Without knowing this kind of info about the participants, it will be impossible for your translators to know which pronouns, articles and verb endings to use.
5. Creative language
Creative language is one of the biggest challenges in any translation project and you don’t realise how often we rely on the use of linguistic devices like metaphors, puns, similes and idiomatic expressions to convey meaning.
The problem is these devices rarely translate into other languages and literal translations will leave people questioning your sanity.
We’ve already talked about having tomatoes on your eyes but there are countless examples:
“Do?e maca na vratanca”
This Croatian expression literally translates as “the pussycat will come to the tiny door” but means something more along the lines of “what goes around comes around” in English.
“Det är ingen ko på isen”
Translate this Swedish expression directly and you’ll end up with “there’s no cow on the ice” but you would actually be aiming for something closer to “there’s nothing to worry about”.
Drink this, get diarrhoea
Slogans are full of creative wordplay and subjective meaning, which makes them particularly difficult to translate and Coors provided one of the most famous examples of slogan translation gone wrong when it took its “Turn it loose” campaign to Spanish-speaking markets, where the literal translation is a casual term for “suffer from diarrhoea” – not the kind of message you want to get across when you’re selling a beverage.

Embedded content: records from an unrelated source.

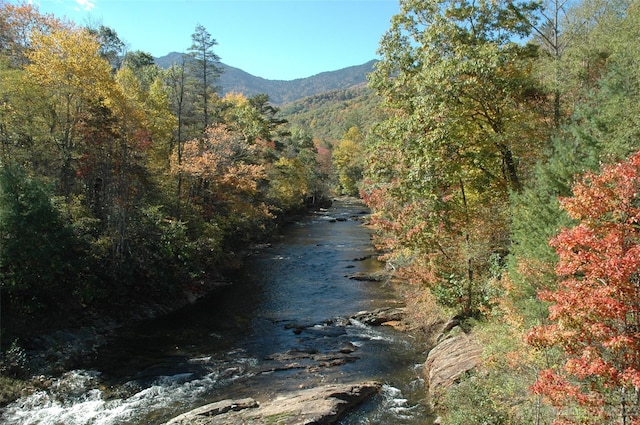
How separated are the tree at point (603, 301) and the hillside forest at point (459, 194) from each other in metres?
0.04

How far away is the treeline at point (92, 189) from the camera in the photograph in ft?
62.1

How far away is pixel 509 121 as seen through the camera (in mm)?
18719

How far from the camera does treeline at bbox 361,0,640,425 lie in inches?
482

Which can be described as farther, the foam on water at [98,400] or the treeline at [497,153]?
the foam on water at [98,400]

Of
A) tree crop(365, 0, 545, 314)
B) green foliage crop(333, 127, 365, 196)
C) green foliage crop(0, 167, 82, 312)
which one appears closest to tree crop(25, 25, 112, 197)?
green foliage crop(0, 167, 82, 312)

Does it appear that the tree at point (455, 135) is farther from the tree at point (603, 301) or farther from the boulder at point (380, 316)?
the tree at point (603, 301)

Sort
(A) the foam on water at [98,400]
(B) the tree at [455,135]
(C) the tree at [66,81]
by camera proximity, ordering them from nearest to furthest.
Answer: (A) the foam on water at [98,400] < (B) the tree at [455,135] < (C) the tree at [66,81]

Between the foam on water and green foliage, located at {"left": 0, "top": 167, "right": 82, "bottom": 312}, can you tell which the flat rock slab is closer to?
the foam on water

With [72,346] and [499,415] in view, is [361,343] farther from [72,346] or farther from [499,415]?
[72,346]

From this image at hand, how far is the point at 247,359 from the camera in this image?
61.1ft

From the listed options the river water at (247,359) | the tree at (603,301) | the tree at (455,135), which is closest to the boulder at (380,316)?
the river water at (247,359)

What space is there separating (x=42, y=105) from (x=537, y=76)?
83.1 feet

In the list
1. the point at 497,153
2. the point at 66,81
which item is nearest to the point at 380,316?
the point at 497,153

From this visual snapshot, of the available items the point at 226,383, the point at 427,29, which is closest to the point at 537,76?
the point at 427,29
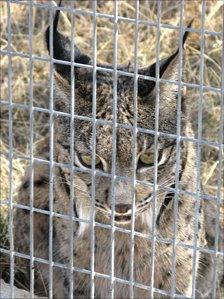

When you need to translate highly creative messages for marketing and other scenarios where literal translation falls short, look into transcreation so you can find another way to express the meaning you’re aiming for.
6. Tone and style
When you’re translating content from one language into another, it’s not always easy to maintain the same tone and style. However, you don’t want a bright and energetic marketing campaign to be translated into dull, clinical language that’s accurate in terms of language but stale in personality.
Likewise, you don’t want a user guide for medical equipment to use slang terms or informal language. Consistency is key and your translators need to think about the impact your translated content has on each audience, as well as the technical accuracy of the translations they produce.
Nobody says translation is easy but it’s often more demanding than people realise – until it goes wrong. We see the damage it can cause to marketing campaigns, brand reputations and – in some cases – the legal ramifications poor translation can result in. So don’t demand anything less than quality translation services when it comes to taking your business to international audiences.